Another recently “rediscovered” site in the Port Zone, also detailed on the Walking Tour website, is the Valongo slave market. Slaves were brought to Rio on squalid ships and sold here. The Valongo was renamed and covered over in 1843 for the arrival of future Emperor Dom Pedro II’s Italian bride and became known as The Empress’ Wharf (Cais da Imperetriz). After being filled in and paved over in 1911, the original Valongo remained ignored until 2011 when it was uncovered and excavated during building works for the Marvelous Port redevelopment project.
After a hard-fought battle to preserve the Valongo, one can now visit the site and see the three layers of city streets on display.
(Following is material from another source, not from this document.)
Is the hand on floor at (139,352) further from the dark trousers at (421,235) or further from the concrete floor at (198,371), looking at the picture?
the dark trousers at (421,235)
The website also introduces notable black Brazilians in the history of the city, such as the engineer, inventor and abolitionist André Rebouças. Right next to and standing over the Valongo is a beautiful red-brick warehouse, built by Rebouças in 1870. He is known for modernizing ports across Brazil and for designing a modern sanitation system for the city, putting an end to the practice of using slaves to transport Rio’s sewage by hand.
The site also features information on Pedra do Sal and the area known as Little Africa, where Rio’s famous samba and carnival traditions originated. It also provides information on the traditional Afro-Brazilian religions which flourished in the region.
Beyond the Port Zone, the website also pinpoints places to visit next door in downtown Rio, including a pair of buildings around the corner from Largo da Carioca: the Black Church and the Black Museum. Torched in 1967, the buildings are sparsely decorated and in poor condition. The museum is a useful stopping-point on a journey around Afro-Rio, especially for the way its small collection, managed by one dedicated curator, shows the difference between the reality of slavery in the city and the sanitized image of slavery, promoted in paintings from the time, that still persists in the nation’s memory today. As the Walking Tour mentions, the entrance to the Black Museum is confusingly difficult to find.
The Walking Tour website—an in-progress, expanding project—details a wide range of important places, people and stories to help visitors “learn the African history lived on the streets of Rio de Janeiro.” The website is an accessible starting point for Rio residents and visitors who are curious about the history of a city which is speeding ahead with redevelopments in time for the 2016 Olympics.